EXERCISE DIRECTIONS: The entries that follow must be given again exactly, with the pictures excluded.

DATA TO USE:
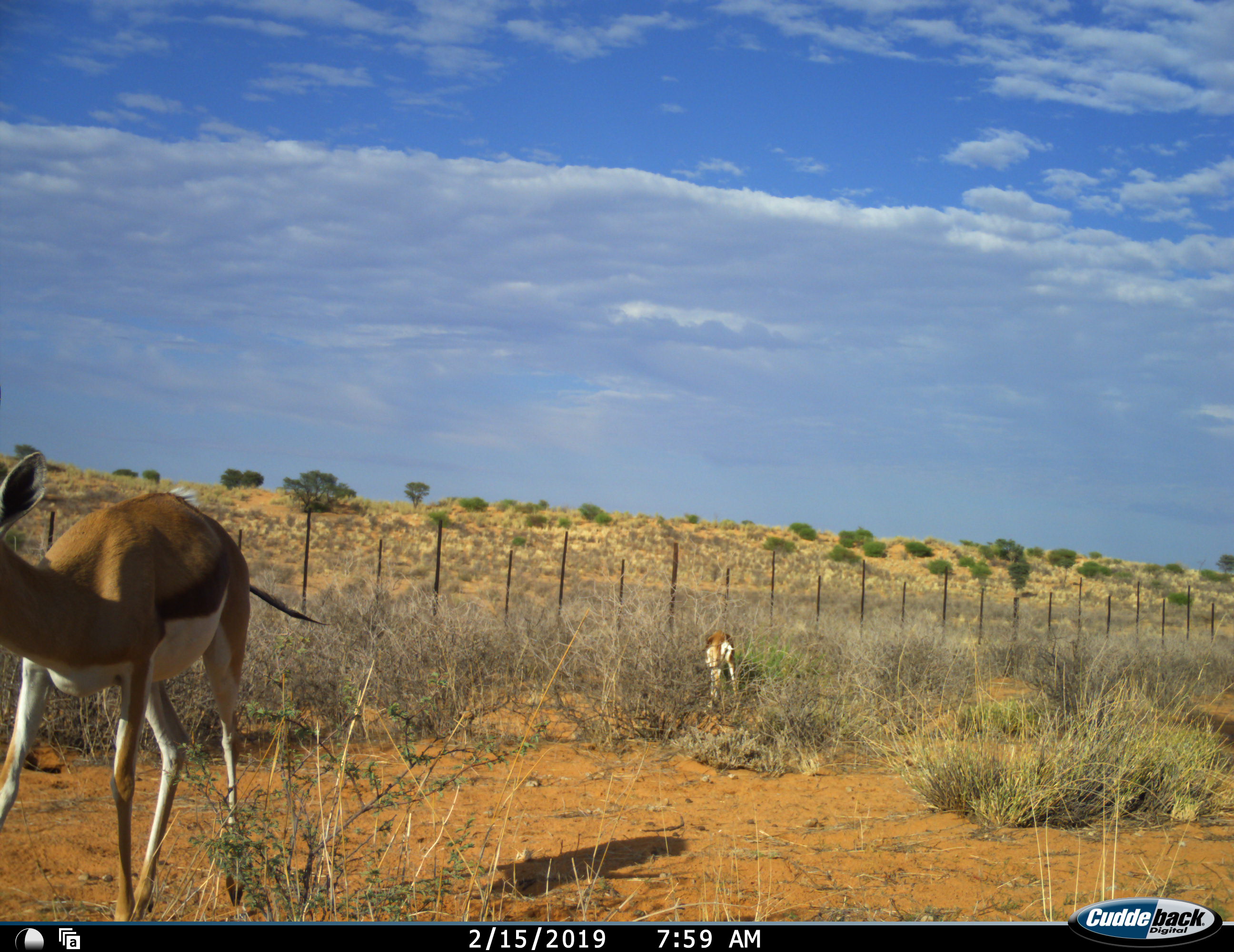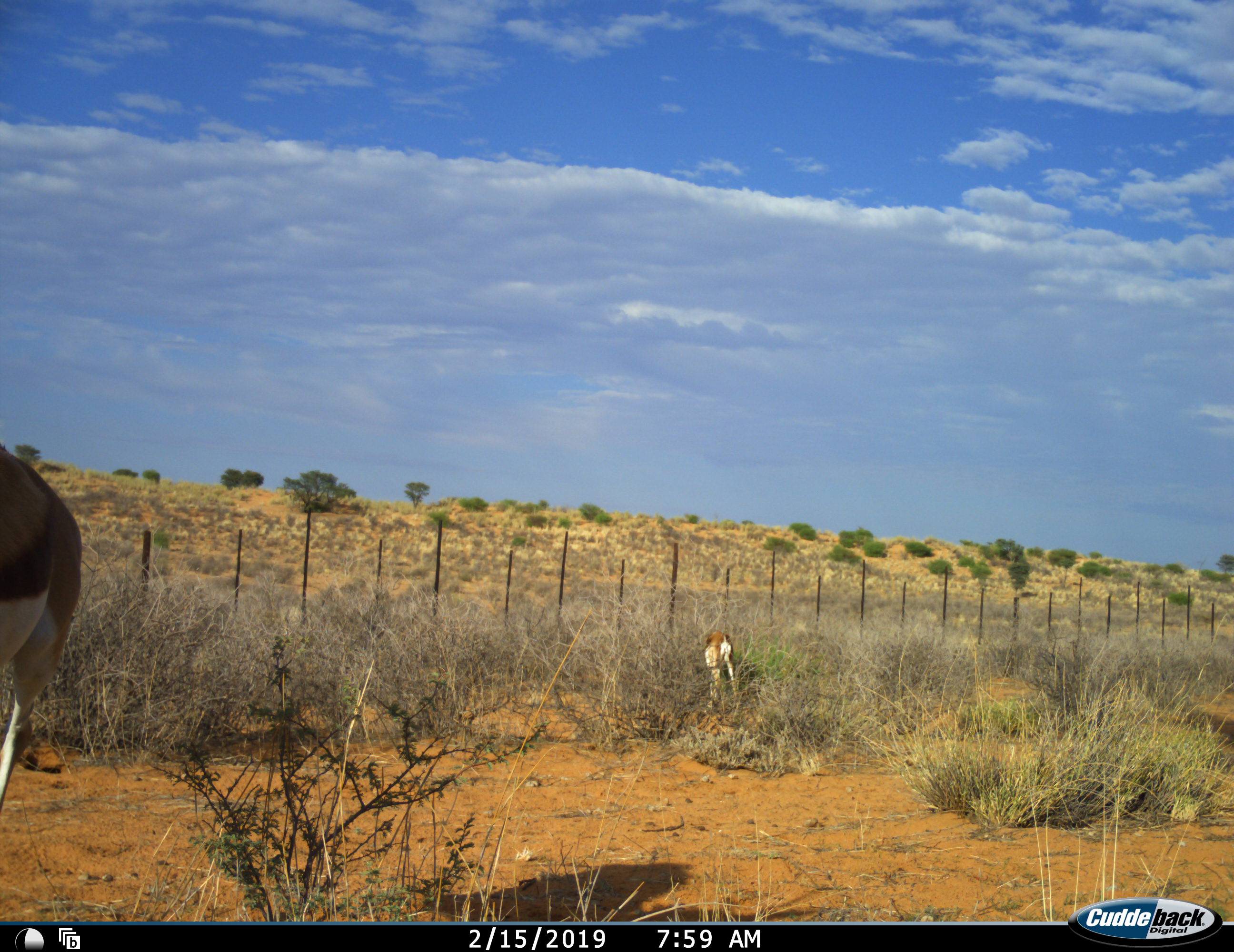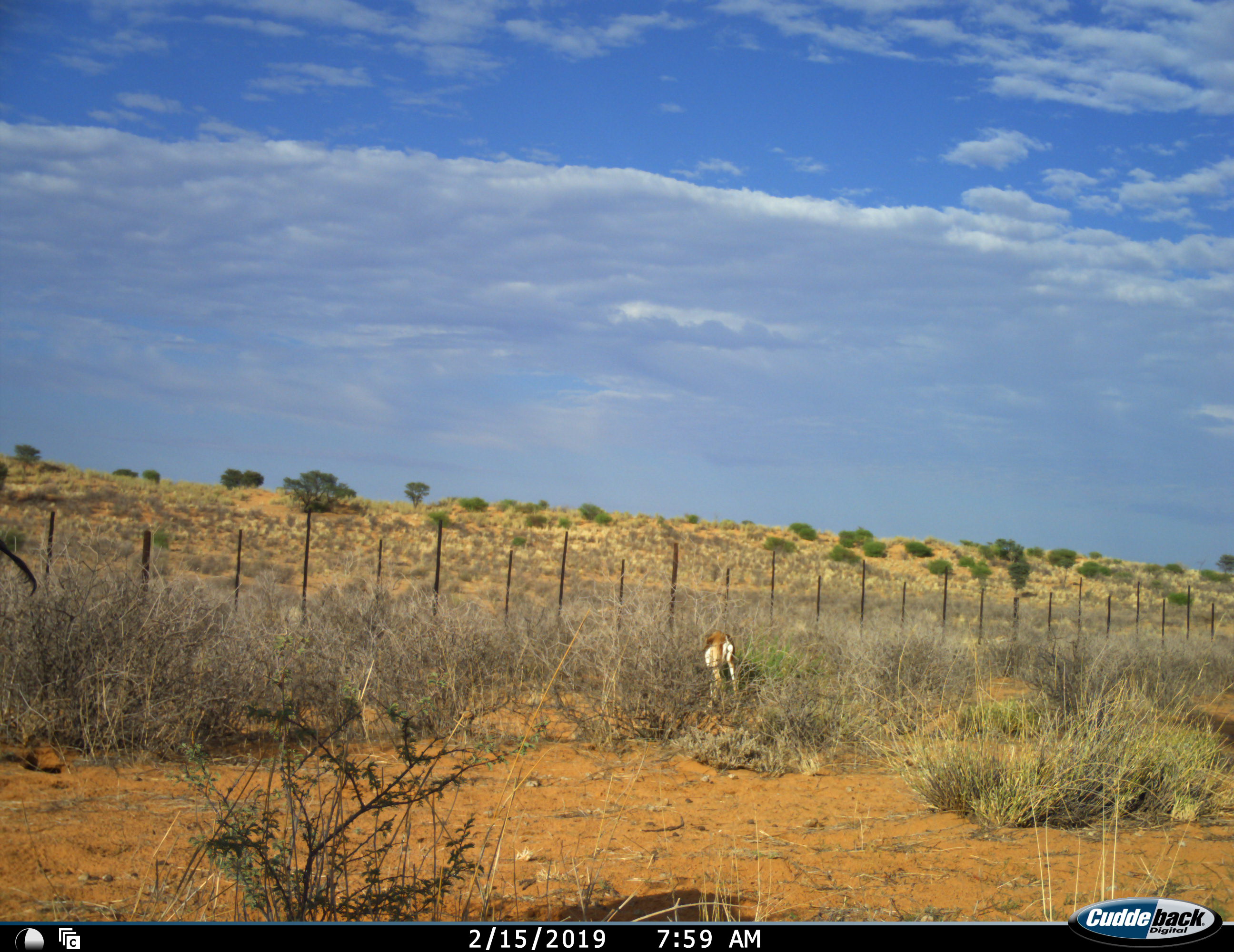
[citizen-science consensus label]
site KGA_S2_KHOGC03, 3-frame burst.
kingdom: Animalia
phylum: Chordata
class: Mammalia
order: Artiodactyla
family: Bovidae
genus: Antidorcas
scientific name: Antidorcas marsupialis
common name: springbok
Springbok (Antidorcas marsupialis), count 2. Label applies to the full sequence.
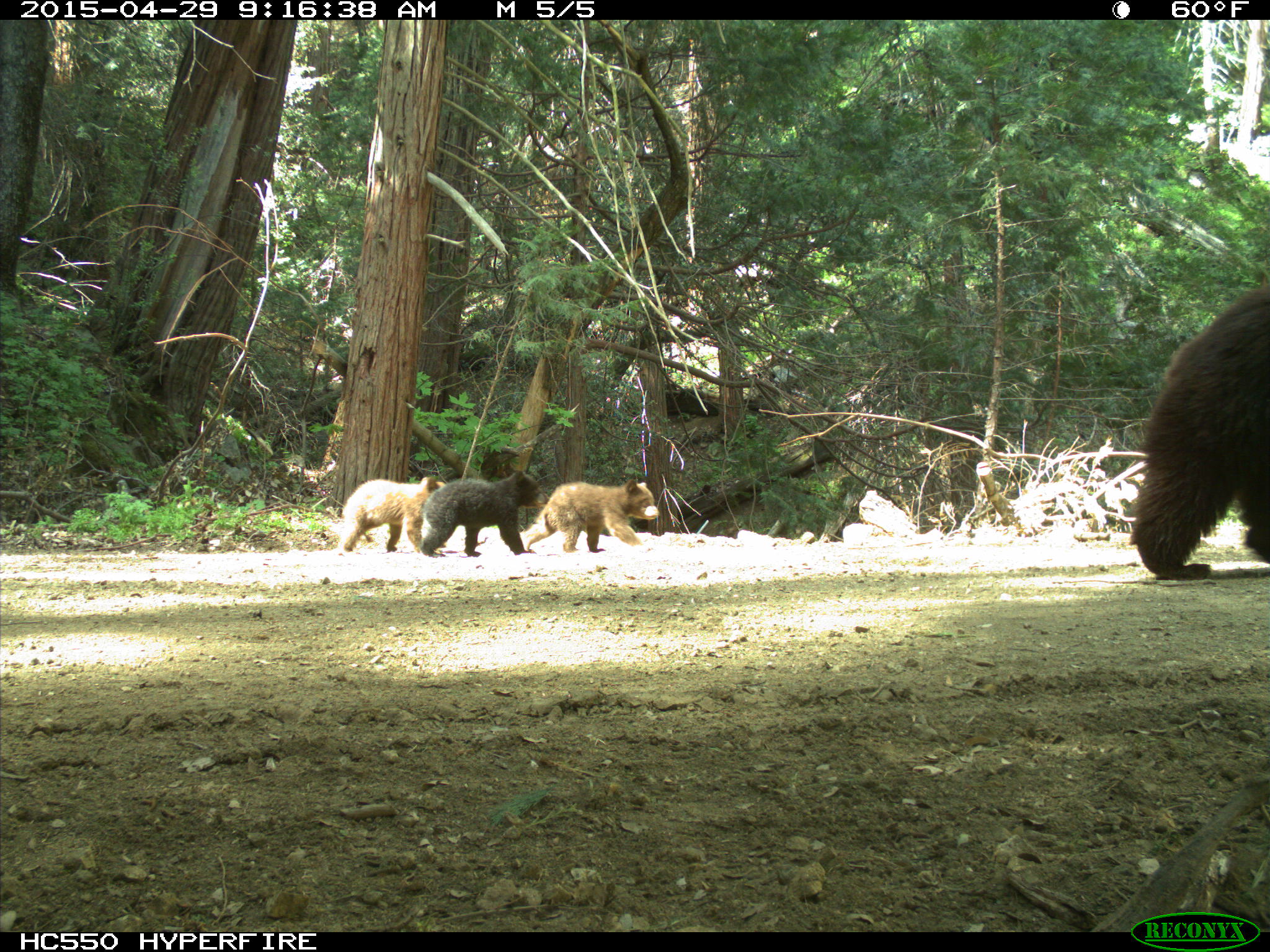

RESPONSE TO THIS EXERCISE:
[citizen-science consensus label]
site KGA_S2_KHOGC03, 3-frame burst.
kingdom: Animalia
phylum: Chordata
class: Mammalia
order: Artiodactyla
family: Bovidae
genus: Antidorcas
scientific name: Antidorcas marsupialis
common name: springbok
Springbok (Antidorcas marsupialis), count 2. Label applies to the full sequence.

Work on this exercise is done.